DENNIS RADÜNZ
crónica
ISLA DEL CARBÓN
(Traducción de Eleonora Frenkel)
Nunca descubrí un Nuevo Mundo. No poblé destierros. Nunca pisé una isla nueva, despierta de un sueño antiguo de la geografía. Lo que quedó por descubrir – se estima – reposa hondo en el océano, o levita, en la vía láctea, más allá del alcance de las cartas náuticas. Pero descubrí como llegar, andando en el descentro, al lugar exacto de una desaparición. Llegué sin buscar. Fue por el espejo de la tarjeta postal que atravesé los días viejos y, al final, llegué a la Isla del Carbón, la tierra de suposición en el mar estrecho de la Bahía Sur.

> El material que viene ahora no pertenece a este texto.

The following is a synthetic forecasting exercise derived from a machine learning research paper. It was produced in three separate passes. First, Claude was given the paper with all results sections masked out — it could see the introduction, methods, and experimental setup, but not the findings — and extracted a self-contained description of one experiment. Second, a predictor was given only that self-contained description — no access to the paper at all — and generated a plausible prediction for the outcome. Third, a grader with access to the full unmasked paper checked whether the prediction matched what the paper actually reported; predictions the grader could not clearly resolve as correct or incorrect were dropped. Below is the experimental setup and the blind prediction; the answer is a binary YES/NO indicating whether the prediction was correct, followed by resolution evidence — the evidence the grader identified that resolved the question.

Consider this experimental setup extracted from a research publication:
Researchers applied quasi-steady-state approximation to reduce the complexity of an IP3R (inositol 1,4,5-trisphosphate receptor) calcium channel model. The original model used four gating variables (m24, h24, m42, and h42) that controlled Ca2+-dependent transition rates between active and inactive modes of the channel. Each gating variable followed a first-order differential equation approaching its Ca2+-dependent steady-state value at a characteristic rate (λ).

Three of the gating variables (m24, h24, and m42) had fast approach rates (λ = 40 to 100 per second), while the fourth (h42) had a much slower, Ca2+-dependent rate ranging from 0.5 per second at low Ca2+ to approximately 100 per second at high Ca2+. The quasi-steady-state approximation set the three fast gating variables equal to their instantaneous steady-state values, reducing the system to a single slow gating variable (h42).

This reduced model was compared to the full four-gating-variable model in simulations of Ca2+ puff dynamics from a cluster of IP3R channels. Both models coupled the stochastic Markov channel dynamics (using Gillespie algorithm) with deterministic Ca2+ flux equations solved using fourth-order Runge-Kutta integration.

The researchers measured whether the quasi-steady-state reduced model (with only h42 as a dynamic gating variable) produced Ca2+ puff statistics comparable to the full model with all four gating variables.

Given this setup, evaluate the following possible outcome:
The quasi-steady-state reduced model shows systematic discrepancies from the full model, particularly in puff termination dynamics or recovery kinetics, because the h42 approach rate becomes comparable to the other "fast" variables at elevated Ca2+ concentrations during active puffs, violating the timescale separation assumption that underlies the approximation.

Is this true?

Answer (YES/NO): NO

Ella era la meseta de piedra que se elevaba en la línea del agua, en el fondo de las fotografías, a medio mundo entre el puente Hercílio Luz y los astilleros de la Hoepcke. La usaban para almacenar, en el Castillo térreo, las cargas negras, combustibles y carbonarias. La usaban para suministrar, en el mar, el vapor de los navíos y defender de incendios el muelle Rita María.
La llamaban, entre dientes, de isla de los ratones. Era la isla de despensa. Pero el que la viera distante – desde la Isla de los Viñedos o desde la orilla del Mercado Público – adivinaría sus coordenadas: ella restaba entre dos olvidos. Exactamente. Fue una utopía tímida, ella, isla-carbonera tomada de inmateria.

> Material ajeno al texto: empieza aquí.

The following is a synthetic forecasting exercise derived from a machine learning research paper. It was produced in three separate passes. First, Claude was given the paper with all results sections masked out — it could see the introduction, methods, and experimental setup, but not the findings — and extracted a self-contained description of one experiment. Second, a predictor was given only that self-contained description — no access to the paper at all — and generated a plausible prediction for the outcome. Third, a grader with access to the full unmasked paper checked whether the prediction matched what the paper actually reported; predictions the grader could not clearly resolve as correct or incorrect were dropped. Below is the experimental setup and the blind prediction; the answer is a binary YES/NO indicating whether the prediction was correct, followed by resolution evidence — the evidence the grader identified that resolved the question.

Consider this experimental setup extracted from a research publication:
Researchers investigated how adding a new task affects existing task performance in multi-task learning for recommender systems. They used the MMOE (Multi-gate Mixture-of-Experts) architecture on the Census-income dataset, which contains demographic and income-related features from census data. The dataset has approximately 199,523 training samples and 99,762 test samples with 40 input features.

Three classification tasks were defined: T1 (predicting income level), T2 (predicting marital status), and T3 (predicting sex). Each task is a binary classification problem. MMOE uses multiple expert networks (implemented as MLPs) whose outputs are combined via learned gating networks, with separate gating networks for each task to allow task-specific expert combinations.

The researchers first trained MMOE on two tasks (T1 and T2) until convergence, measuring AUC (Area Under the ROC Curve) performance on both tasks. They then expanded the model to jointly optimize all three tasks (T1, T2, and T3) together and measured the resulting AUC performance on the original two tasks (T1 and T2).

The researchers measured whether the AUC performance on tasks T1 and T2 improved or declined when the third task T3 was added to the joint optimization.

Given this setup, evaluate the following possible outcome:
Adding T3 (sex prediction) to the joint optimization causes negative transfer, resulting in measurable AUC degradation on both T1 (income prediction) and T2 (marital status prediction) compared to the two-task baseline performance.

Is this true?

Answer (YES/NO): YES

No la puedo imaginar afuera de la fotografía, pero cuando yo cruzo los lapsos de memoria de la ciudad vieja – el pedestal sin columna-monumento a la Guerra de Paraguay, el Miramar sin-techo o los pedestales sin busto del inmortal en la Plaza XV -, casi alcanzo el resto del fantasma de la ínsula del Carbón. Y dicen que el ectoplasma de sus piedras duerme en el pan dormido de los mendigos de domingo de la Calle Anita Garibaldi o en las viviendas de los errantes en la vereda del Museo Victor Meirelles.
Imagino que ella se consumió por adentro, en lo leñoso de su cuerpo, como braza, y se terminó en las cenizas del rescoldo, perdiéndose en la combustión interna de la Isla de Santa Catarina, esa que se aposó de su terreno diminuto y allanó la marea alta, coció sus arterias y anillos viarios y edificó un nuevo exilio en lo sin-vida de los aterramientos. En la ruina de Burle Marx. En la sobrevida de su línea de cielo confusa.

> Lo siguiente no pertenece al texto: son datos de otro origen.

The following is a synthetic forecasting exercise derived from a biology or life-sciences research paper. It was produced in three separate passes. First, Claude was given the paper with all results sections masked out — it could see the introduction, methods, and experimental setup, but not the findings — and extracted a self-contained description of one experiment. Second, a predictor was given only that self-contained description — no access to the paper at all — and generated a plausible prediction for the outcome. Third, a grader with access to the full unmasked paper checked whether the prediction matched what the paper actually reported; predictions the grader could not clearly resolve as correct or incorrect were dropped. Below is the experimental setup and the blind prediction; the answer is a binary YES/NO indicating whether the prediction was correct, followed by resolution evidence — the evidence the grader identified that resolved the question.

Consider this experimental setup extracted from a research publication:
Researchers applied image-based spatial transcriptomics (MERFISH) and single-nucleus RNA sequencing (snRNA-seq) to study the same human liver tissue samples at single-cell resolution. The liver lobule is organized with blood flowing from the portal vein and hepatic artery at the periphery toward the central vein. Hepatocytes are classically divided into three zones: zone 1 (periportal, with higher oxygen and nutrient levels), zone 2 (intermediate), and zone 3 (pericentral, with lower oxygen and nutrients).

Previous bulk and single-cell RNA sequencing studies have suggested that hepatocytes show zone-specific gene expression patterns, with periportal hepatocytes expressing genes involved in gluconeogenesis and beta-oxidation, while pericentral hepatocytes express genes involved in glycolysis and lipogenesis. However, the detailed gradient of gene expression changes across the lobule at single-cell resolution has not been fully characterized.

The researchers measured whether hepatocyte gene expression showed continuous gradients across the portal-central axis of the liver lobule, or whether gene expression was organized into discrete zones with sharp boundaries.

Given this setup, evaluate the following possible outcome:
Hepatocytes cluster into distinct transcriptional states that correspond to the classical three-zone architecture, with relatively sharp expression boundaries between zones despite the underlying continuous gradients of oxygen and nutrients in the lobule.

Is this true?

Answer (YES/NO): NO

Dicen que la pisaron con el mojón del puente Colombo Salles. Otros dicen que ella se enterró en el centro del lago de las banderas, en el vacío enfrente a la Terminal Rita María. Entró, de a poco, en la zona sombreada de la amnesia. Sufrió tierras. Contrajo ciudad.
Debo decir: no tuve isla como lengua materna – soy del río y hablo desde el delta, idioma de agua dulce que traduzco para la sal -, pero comprendo, en el silencio de los satélites, la señal de s.o.s. que otra isla, la de las Arañas, envía hacia el último de los urbanistas. Ella teme el avance de la Punta del Coral y su hipótesis de hotel y de tentáculo de tierra que, al fin, la encubra bien en el centro de la bahía-muerte. Pero son apenas las variables del mundo del capital. No tengo profecías y mis ojos se apaciguan con el islote, aún vivo, en el mar calmo y negro y blanco de la tarjeta postal.
“Fotografía es el espejo que recuerda”, escribió el anónimo citado por Benjamin, en una página del "Libro de los pasajes”. El espejo, aún vacío, se acostumbró a recordarnos. Al contrario, el espejo de agua de la bahía olvidó la Isla del Carbón, pero la tarjeta que la recuerda, aún así, lleva la firma de Colón (la Foto Postal Colombo que vendía su imagen). Remite al otro mundo de lo que fue, pero no es más, y sigue siendo en el archivo, o en el terreno de la historia oral.
El nuevo mundo de la era de los recubrimientos.
Tierra de suposición en la entrada de Estreito, la Isla del Carbón fue olvidada del lado opaco del espejo. Es en esa superficie gris plomo que ella se revela, escondida, y me despierta para nuevos sueños de geografía.